Every line that contains the word "name" is to be copied from the listing.

***

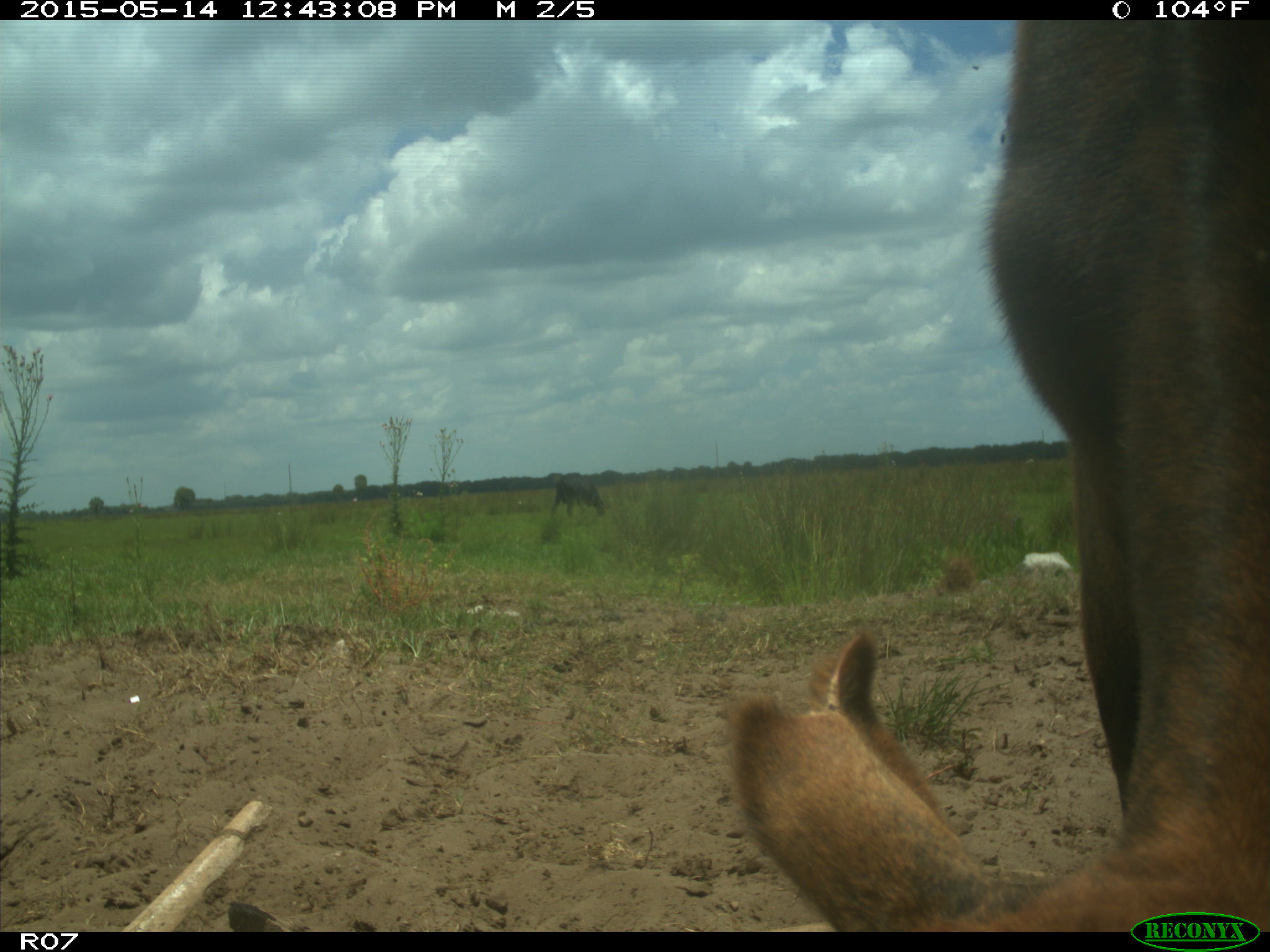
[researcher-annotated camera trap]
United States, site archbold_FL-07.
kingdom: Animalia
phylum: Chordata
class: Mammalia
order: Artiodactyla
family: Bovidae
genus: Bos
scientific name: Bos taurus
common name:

***

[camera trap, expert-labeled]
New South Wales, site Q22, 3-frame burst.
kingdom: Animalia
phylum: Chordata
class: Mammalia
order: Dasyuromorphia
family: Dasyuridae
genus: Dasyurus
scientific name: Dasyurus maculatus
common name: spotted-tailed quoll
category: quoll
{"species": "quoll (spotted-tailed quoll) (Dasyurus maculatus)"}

***

*SOLUTION TO THE EXERCISE:*
scientific name: Bos taurus
common name:
scientific name: Dasyurus maculatus
common name: spotted-tailed quoll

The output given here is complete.